Terror als Instrument

Trotzki hingegen wurde als überheblich kritisiert, als zu bürokratisch und intellektuell, um eine Arbeiterpartei zu führen. Auch an anderen mächtigen Genossen ließ Lenin kein gutes Haar – und so darf es nicht verwundern, dass eine offene Auseinandersetzung um Lenins Testament unterdrückt wurde. Stalin sollte sich im Machtkampf mit seinen Genossen bekanntlich brutal durchsetzen und die Sowjetunion in eine totalitäre Diktatur umbauen. Die Grundlagen dafür hatte ihm sein Vorgänger aber selbst geliefert.

Lenin, Stalin
Undatierte Aufnahme von Lenin (links) und Stalin. Am Ende seines Lebens sah Lenin seinen georgischen Genossen als Gefahr, lange war ihm dessen bürokratische Brutalität aber gelegen.
imago images/Everett Collection

Nicht nur war es Lenin gewesen, der Stalin so mächtig hatte werden lassen im bürokratischen Überwachungssystem der Sowjetunion. Der repressive Führerstaat war schon bei Lenin angelegt: Ungeachtet aller Losungen von Freiheit und Gleichheit verstand er das Volk als Masse, die gereinigt, geformt und gelenkt werden müsse. Den Arbeitern und Bauern musste aus Lenins Sicht das Klassenbewusstsein beigebracht, ja aufgezwungen werden – mit Gewalt und Unerbittlichkeit.

Gewaltsam Geschichte machen

Dieser Seite Lenins, die durch einen jahrzehntelangen Verklärungskult durch kommunistische Regime und im historischen Rückblick auch durch das Ausmaß der Verbrechen unter Stalin oft verdeckt wurde, räumt eine neue Biografie der österreichischen Historiker Verena Moritz und Hannes Leidinger gebührenden Platz ein. In Lenin – Die Biografie (Residenz-Verlag) wird der Lenin-Mythos detailreich seziert und akribisch freigelegt, wie diesem Mann das Unwahrscheinliche gelingen konnte: Lenin wurde nur 53, verbrachte Jahre in Haft, Verbannung und Exil – und veränderte gegen Ende seines Lebens die Welt scheinbar plötzlich und für immer.

## VORLIEGENDE DATEN
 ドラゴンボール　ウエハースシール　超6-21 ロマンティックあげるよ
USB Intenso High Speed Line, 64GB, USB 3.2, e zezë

--

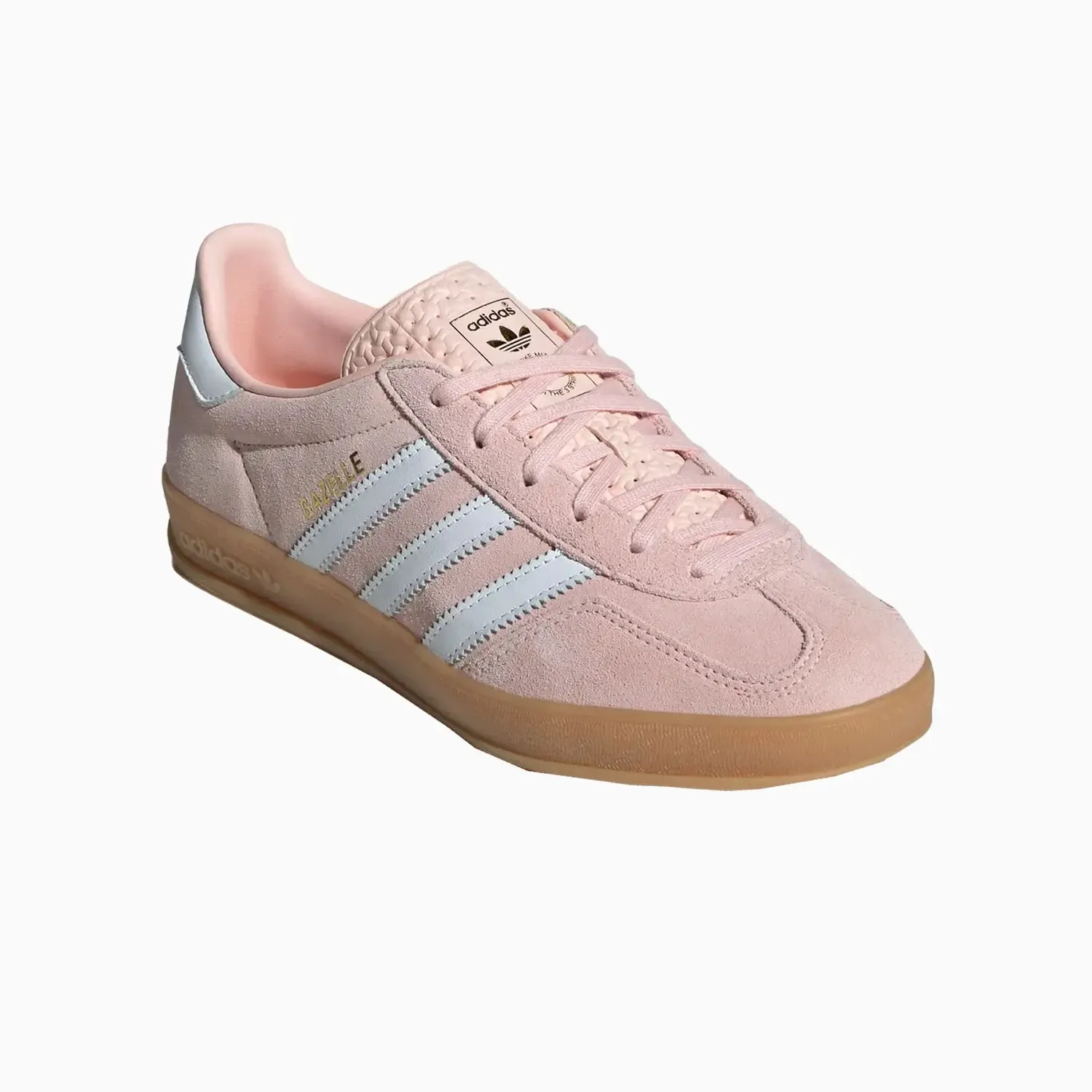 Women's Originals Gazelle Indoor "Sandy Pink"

...

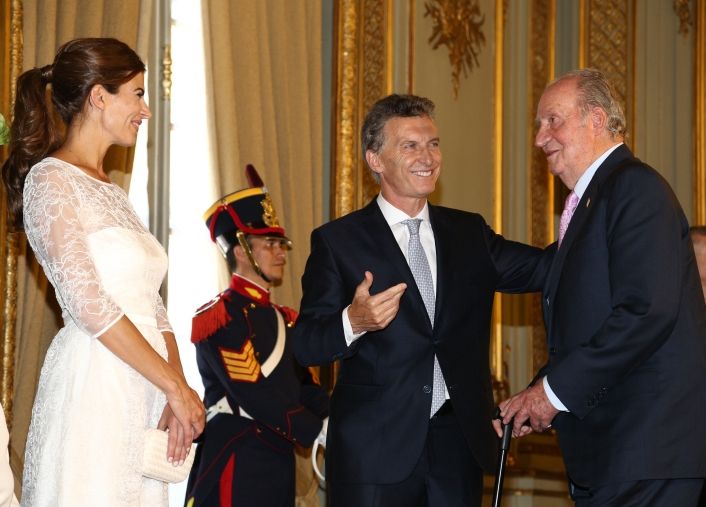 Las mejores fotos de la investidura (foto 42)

## AUFGABEN
1. Welche Historiker haben laut dem Text über Lenin die neue Biografie verfasst?
2. Gib die Passage des Textes über Lenin von "imago images/Everett Collection" bis "Gewalt und Unerbittlichkeit." wieder und tausche darin "Unerbittlichkeit" gegen "Härte".
3. Setze den Text über Lenin im Anschluss an seinen letzten Satz fort.

## LÖSUNGEN
1. Die österreichischen Historiker Verena Moritz und Hannes Leidinger.

2.
imago images/Everett Collection

Nicht nur war es Lenin gewesen, der Stalin so mächtig hatte werden lassen im bürokratischen Überwachungssystem der Sowjetunion. Der repressive Führerstaat war schon bei Lenin angelegt: Ungeachtet aller Losungen von Freiheit und Gleichheit verstand er das Volk als Masse, die gereinigt, geformt und gelenkt werden müsse. Den Arbeitern und Bauern musste aus Lenins Sicht das Klassenbewusstsein beigebracht, ja aufgezwungen werden – mit Gewalt und Härte.

3.
Verena Moritz, die für das Buch Originalquellen aus russischen Archiven ausgewertet und sich tief in Lenins eigene Schriften hineingegraben hat, attestiert dem russischen Revolutionär einen ungeheuren Fanatismus. "Lenin war wirklich ein Besessener, der manisch auf diese Revolution hingearbeitet und alles darauf ausgerichtet hat. Dabei hat er Gewalt stets als etwas Gestaltendes gesehen, etwas, womit man Geschichte macht", sagt Moritz. Um seinen Werdegang zu verstehen, dürfe man nicht erst bei der sogenannten Oktoberrevolution 1917 einsteigen, dem gewaltsamen Sturz der russischen Regierung durch die von Lenin angeführten Bolschewiki.

Dogmatischer Praktiker

Wladimir Lenin, geboren 1870, stammte aus einer ursprünglich armen Familie, sein Vater hatte es aber weit gebracht: Er war zum Schulinspektor und Direktor aufgestiegen und in den Adelsstand erhoben worden. Prägender als der neue elitäre Familienstatus war für den jungen Wladimir der Werdegang des älteren Bruders Alexander: Der hatte sich einer sozialrevolutionären Gruppe angeschlossen, die einen Mordanschlag auf Zar Alexander III. plante. Das Komplott flog auf, der Bruder wurde verhaftet und 1887 hingerichtet. Für den gerade 17-jährigen Lenin war dieses Ereignis der Beginn seiner intensiven Beschäftigung mit politischen Theorien – und einer schwindelerregenden Radikalisierung.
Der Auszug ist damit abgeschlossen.